What is the lesson to learn from the dominant current errors? An important overview is that resources should propagate among a diverse set of approaches to determine the unknown. For example, instead of investing more than ten billion dollars only in the search for microbes – as recommended By the dominant current of the astronomy community these days, we must cover our bets and allocate a level of financing similar to the search for extraterrestrial technological signatures. Of course, extraterrestrial intelligence can be rare, but its signatures could be easier to detect. Without a dedicated research of evidence, we may never find it. If we have chosen to change course and invest billions of dollars on theoretical and experimental research associated with extraterrestrial civilizations and not find anything after forty years, then this research community will have the same file as the general public community which has focused on the search for black matter in the past forty years. Are taxpayers more reluctant to explore the question: “Are we alone?” What are they to finance the search for the nature of dark matter? What matters as risky by the dominant current is often based on prejudices or psychological biases.

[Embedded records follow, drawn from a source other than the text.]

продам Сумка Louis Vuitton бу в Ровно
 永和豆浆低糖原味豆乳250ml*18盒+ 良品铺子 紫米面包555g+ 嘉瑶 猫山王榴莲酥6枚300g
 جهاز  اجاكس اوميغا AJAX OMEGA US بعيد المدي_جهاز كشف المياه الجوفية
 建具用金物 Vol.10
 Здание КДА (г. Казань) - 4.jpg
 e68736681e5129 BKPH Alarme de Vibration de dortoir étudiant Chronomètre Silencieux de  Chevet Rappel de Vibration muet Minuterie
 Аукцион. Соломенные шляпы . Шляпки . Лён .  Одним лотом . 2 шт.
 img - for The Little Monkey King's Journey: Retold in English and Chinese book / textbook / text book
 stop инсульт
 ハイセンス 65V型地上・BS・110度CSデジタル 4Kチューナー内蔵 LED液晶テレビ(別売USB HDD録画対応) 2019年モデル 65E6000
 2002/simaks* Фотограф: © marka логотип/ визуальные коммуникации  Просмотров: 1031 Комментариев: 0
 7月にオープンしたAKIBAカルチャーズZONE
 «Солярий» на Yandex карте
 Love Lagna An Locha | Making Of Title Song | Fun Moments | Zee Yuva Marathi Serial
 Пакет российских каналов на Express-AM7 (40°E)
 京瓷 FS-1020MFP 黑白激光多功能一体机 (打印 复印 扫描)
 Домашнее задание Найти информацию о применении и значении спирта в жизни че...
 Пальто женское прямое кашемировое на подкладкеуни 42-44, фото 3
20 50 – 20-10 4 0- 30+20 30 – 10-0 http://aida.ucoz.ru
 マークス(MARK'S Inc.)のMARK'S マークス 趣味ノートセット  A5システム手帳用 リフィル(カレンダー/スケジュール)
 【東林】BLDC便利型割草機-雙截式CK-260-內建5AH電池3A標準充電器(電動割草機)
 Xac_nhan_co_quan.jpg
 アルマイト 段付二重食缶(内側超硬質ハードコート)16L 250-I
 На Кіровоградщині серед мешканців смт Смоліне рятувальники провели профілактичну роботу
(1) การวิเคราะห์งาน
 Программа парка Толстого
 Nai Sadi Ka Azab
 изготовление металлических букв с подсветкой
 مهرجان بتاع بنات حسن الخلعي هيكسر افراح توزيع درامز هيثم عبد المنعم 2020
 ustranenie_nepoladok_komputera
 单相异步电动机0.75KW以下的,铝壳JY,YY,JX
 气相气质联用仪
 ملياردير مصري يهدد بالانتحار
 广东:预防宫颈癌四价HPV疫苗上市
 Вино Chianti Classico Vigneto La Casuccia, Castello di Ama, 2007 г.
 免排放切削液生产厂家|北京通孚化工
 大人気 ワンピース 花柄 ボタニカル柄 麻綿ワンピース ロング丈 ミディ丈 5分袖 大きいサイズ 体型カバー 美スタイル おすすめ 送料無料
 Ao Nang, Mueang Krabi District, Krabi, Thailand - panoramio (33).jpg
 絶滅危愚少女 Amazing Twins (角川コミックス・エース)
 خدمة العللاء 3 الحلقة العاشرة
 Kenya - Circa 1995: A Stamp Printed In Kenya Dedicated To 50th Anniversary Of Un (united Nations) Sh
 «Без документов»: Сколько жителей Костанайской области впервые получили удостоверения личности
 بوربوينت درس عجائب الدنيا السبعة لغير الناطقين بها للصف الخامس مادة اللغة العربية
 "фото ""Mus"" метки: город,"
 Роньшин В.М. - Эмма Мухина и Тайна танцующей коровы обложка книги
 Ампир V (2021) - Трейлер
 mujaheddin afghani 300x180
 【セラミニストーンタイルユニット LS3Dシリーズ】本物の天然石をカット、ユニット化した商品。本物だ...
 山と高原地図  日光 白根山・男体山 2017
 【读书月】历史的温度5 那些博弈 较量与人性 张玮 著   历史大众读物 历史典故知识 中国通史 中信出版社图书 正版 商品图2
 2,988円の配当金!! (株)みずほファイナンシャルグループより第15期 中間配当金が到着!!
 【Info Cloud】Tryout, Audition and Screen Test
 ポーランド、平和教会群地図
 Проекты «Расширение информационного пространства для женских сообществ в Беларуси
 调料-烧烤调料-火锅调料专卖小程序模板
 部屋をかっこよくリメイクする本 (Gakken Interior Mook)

We better admit that we are all looking for in darkness. But gross curiosity, rather than prejudices, concerning the questions that most matter to society should propel science to the future. In the cover of our bets to promote innovation, we must finance several exploration paths for each fundamental question. For example, when looking for a guide on how to unify quantum mechanics and gravity, we must explore new experimental quantum tests rather than new mathematical structures beyond our cosmic horizon. When looking for extraterrestrial life, we must seek primitive life as well as technological life. When searching for extraterrestrial technological signatures, we must look for interstellar artifacts near the earth and not just radio or laser signals of exoplanets. It all looks like common sense, but common sense is not always common in the echo rooms of the dominant current.
About the author
AVI LOEB is the project manager Galileo, founding director of the Harvard University-Black Hole Initiative, director of the Institute for Theory and Computation of the Harvard-Smithsonian Center for Astrophysics, and the former president of the Department of Astronomy of Harvard University (2011-2020). He is a former member of the Council of the Chairman of Councilors on Sciences and Technology and former Chairman of the Board of Directors of Physics and Astronomy of National Academies. He is the successful author of “Alien: The first sign of intelligent life beyond the earth“And co-author of the manual”Life in the cosmos“, Both published in 2021. The pocket edition of his new book, entitled”Interstellar“Was published in August 2024.